* _Action item 1_: List every real killer named in the Outcry review as a subject of Harold Schechter's definitive books.
* _Action item 2_: In the Outcry review, at what institution did Ed Gein die?
* _Action item 3_: From the Outcry review, reproduce the passage between "A few decades" and "could have been.", inclusive.
═════ Text under study ═════
Thrift shops and used-book stores are amazing sources for true crime books. I don’t think I’ve ever been in one that didn’t have at least a few battered old paperbacks, screaming for attention on the shelf with their lurid, black-and-red covers. I also love digging through boxes of books at yard sales, flea markets, and church rummage sales. You never know what you’ll find — maybe the best part is finding older books, maybe even ones that are out of print. I love being reminded of cases that aren’t all over the internet, stories that made headlines years ago, but may have been buried or forgotten.
In this column, we celebrate our finds, some classic and some obscure, and encourage you to browse your local treasure troves!
On this day in 1984, killer, ghoul, and cannibal Ed Gein died from respiratory and heart failure related to lung cancer at the Mendota Mental Health Institute in Madison, Wisconsin.
There are many who would have breathed a sigh of relief on that day, feeling more secure in the knowledge that the Mad Butcher of Plainfield is no longer on this earth. Knowing that Gein died a bachelor, and likely a virgin (with living women, anyway), would add to the relief, knowing that there is no chance of Gein’s genes having been passed on to another.
But what if that weren’t true? What if Ed Gein did manage to spawn?
Every true-crime fan already knows and loves the work of Harold Schechter. Schechter is a serial-killer expert who has penned definitive tomes on H. H. Holmes, Albert Fish, Jane Toppan and, of course, Ed Gein, among others. With 1997’s Outcry, Schechter tried his hand at a novel built solidly around the skeleton of the real facts of the Ed Gein case.
The main character of the story is Paul Novak, the fictional writer of Slaughterhouse, a true-crime book about Ed Gein. It’s probably not a stretch to assume that Novak is a stand-in for Schechter, and that he’s maybe venting a little about having to constantly defend his choice of subject matter. Novak is barraged by criticism from colleagues, his family, the media, and the public, and accused of pandering to psychos and writing more or less snuff literature. As a teenage girl in the story who sneaks off to the mall to buy Slaughterhouse wonders, “How much harm could a book do?”
Schechter skillfully weaves a “what if?” tale around the facts of Gein’s life. In reality, while Gein likely didn’t have much contact with live women, there are some anecdotes of him pestering the women he’d eventually murder, Mary Hogan and Bernice Worden, with invitations to have a soda or go ice-skating with him. In Outcry, his awkward and innocent courtship of a homely spinster ends abruptly after one fumbling night of intimacy, after which he left her, and left her pregnant with his progeny.
A few decades later, a new serial killer pops up in Wisconsin. Young girls are being torturously murdered and creatively defiled after their deaths, and police have no leads. Novak, as well as an ambitious investigative reporter, have some insights that lead them to an older woman and her strange, sheltered son who harbors odd predilections and collections. As the back of the paperback says, “A killer’s instincts never die…”
In some ways, Outcry isn’t that different from any other sordid story about a serial killer. What makes it stand out from the rest is the trust the reader places in Schechter as an expert in such matters—despite being fiction, we know that the author knows how these minds work and is painting a realistic picture of what could have been.
═════ Dataset excerpts ═════
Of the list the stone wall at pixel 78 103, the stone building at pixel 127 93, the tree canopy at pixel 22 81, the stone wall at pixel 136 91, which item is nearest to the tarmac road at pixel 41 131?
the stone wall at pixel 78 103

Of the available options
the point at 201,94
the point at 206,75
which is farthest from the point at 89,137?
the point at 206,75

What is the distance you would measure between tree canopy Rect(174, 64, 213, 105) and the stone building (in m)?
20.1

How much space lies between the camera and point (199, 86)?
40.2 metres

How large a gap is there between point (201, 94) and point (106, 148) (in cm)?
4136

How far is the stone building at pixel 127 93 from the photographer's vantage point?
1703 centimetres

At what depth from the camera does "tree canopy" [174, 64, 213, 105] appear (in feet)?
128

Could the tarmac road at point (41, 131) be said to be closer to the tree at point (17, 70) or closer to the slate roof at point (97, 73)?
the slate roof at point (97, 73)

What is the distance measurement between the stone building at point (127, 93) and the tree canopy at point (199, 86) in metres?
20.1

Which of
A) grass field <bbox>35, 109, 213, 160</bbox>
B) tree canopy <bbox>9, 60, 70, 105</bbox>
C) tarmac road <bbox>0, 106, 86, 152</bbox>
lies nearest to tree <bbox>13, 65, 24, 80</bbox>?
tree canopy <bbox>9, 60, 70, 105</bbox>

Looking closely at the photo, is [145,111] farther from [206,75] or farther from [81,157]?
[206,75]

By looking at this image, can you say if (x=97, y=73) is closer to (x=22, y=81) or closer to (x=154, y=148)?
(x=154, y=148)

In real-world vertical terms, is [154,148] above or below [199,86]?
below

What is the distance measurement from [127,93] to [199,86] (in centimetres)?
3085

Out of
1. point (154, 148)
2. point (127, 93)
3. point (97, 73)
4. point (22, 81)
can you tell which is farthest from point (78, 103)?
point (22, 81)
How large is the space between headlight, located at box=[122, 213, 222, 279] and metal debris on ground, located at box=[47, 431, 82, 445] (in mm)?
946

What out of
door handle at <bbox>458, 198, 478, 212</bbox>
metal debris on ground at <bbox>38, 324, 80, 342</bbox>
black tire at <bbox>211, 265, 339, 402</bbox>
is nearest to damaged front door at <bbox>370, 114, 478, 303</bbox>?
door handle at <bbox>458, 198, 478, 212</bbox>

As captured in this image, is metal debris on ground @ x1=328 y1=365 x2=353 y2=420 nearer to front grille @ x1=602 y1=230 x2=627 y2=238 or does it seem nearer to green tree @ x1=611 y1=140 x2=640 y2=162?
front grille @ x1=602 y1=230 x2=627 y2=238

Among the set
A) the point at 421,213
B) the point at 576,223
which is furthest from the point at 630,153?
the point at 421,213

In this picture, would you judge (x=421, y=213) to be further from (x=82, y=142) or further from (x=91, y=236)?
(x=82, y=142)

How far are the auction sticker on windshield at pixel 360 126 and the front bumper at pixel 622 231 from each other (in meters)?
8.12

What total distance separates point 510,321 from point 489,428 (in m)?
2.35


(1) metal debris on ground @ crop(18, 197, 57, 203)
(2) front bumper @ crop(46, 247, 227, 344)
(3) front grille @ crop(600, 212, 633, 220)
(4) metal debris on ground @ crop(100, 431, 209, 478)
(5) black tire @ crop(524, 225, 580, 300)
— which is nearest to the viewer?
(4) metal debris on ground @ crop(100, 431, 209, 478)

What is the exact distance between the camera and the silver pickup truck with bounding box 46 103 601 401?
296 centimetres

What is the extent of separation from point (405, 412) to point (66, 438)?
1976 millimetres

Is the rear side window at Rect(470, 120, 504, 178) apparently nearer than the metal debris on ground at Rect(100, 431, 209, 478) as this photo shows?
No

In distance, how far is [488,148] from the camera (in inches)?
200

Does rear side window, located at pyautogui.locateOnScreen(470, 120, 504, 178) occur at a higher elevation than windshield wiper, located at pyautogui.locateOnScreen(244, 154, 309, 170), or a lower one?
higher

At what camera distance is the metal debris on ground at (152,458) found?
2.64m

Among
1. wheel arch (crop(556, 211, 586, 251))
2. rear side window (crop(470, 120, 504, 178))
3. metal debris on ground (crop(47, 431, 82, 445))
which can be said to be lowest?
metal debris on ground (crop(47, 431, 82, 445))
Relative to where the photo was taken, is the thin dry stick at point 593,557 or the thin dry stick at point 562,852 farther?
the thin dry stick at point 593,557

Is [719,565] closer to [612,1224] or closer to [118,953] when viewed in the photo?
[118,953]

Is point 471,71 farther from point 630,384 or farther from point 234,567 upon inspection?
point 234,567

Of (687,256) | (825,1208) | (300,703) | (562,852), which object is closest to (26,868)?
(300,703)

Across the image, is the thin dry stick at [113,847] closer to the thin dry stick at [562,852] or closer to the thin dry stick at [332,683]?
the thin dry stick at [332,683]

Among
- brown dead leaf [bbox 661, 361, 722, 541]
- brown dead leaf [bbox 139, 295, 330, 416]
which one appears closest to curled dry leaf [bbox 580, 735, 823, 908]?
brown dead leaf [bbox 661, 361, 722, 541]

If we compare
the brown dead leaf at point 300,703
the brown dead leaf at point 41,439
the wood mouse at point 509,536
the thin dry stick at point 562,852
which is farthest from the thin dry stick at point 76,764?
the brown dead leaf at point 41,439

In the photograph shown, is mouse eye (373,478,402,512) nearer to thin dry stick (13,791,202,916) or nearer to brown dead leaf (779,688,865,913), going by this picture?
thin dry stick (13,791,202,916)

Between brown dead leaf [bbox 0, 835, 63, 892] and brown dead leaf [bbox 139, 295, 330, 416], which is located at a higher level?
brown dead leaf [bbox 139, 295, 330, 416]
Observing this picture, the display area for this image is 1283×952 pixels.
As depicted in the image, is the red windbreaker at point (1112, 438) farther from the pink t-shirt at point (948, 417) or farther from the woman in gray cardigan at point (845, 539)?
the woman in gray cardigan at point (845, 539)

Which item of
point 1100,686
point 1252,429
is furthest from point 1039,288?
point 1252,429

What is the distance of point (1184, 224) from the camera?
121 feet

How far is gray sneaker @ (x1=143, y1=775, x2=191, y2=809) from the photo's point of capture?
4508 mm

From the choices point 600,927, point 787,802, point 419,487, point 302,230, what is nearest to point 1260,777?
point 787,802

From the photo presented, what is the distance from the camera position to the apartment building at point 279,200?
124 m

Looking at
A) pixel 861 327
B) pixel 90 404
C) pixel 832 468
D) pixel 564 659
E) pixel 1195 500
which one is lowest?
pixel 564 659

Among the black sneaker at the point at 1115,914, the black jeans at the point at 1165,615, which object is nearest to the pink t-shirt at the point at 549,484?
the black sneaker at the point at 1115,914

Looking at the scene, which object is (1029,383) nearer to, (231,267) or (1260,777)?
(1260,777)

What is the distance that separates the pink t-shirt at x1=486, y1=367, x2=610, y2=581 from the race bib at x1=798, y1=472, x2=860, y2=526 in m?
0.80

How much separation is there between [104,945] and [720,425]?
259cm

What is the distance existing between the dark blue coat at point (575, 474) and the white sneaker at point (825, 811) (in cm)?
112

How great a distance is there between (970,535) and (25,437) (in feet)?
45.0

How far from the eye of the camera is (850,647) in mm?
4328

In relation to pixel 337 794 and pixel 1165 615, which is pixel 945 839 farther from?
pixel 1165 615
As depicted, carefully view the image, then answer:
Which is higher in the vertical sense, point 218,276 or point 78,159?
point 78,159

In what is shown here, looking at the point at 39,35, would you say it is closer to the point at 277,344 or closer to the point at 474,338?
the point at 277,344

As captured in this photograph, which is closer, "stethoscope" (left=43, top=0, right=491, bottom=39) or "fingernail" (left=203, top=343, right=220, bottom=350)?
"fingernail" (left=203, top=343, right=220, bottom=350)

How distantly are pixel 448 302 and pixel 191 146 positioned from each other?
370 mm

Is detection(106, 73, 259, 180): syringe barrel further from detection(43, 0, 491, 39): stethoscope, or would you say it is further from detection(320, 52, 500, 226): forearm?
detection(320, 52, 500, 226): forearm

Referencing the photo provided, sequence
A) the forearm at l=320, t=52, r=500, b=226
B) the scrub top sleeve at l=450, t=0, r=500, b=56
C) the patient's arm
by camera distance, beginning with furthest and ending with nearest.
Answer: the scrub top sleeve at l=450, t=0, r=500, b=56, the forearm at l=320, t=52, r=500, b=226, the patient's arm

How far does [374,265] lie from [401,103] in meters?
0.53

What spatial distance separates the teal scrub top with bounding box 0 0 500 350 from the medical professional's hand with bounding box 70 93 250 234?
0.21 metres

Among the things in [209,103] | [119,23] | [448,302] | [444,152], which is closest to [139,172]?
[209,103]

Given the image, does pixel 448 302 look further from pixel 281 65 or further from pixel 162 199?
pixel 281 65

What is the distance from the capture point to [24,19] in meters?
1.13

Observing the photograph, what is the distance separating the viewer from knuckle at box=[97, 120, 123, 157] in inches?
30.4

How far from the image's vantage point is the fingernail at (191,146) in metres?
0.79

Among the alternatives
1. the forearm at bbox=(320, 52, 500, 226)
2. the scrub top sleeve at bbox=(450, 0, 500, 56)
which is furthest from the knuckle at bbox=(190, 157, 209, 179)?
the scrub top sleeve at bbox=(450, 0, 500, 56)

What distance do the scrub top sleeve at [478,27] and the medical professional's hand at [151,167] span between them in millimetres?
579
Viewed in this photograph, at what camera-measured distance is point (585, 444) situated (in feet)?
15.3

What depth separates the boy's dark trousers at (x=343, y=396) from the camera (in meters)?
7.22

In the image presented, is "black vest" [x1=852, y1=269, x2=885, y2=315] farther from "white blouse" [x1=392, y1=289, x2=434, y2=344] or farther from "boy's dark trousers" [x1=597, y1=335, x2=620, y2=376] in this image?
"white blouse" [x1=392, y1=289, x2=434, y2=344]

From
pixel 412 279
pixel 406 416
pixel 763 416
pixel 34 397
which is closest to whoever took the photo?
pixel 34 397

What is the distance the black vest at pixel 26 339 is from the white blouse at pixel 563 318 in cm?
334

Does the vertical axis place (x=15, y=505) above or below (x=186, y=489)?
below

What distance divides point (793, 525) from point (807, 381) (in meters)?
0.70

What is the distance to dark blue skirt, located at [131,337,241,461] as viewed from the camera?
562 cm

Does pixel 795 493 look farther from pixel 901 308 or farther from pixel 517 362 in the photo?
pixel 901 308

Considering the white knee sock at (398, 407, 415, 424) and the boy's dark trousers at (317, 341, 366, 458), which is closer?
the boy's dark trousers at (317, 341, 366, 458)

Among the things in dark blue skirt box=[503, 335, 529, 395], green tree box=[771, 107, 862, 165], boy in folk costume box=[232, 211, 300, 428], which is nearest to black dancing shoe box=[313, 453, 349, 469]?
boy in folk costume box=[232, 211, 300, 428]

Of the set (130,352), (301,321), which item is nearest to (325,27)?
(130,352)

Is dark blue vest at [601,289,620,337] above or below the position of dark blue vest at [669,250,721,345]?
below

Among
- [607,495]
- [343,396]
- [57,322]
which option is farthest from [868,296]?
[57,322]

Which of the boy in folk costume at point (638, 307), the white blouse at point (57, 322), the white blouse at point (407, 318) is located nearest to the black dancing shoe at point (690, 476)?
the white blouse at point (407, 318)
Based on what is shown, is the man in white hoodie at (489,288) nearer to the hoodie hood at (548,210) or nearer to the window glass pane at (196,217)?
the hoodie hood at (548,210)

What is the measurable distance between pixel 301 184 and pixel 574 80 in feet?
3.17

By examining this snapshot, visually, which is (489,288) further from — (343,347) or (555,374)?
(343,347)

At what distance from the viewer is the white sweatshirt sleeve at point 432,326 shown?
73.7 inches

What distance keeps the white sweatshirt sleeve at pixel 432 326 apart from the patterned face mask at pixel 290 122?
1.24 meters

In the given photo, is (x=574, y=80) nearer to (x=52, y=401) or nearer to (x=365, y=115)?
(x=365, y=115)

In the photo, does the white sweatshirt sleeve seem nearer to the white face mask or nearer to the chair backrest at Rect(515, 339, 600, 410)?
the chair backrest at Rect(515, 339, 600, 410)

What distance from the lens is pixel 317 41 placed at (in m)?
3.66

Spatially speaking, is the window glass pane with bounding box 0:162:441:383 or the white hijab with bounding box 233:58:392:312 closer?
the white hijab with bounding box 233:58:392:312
═════
* _Problem solution 1_: H. H. Holmes, Albert Fish, Jane Toppan, Ed Gein

* _Problem solution 2_: The Mendota Mental Health Institute in Madison, Wisconsin.

* _Problem solution 3_:
A few decades later, a new serial killer pops up in Wisconsin. Young girls are being torturously murdered and creatively defiled after their deaths, and police have no leads. Novak, as well as an ambitious investigative reporter, have some insights that lead them to an older woman and her strange, sheltered son who harbors odd predilections and collections. As the back of the paperback says, “A killer’s instincts never die…”
In some ways, Outcry isn’t that different from any other sordid story about a serial killer. What makes it stand out from the rest is the trust the reader places in Schechter as an expert in such matters—despite being fiction, we know that the author knows how these minds work and is painting a realistic picture of what could have been.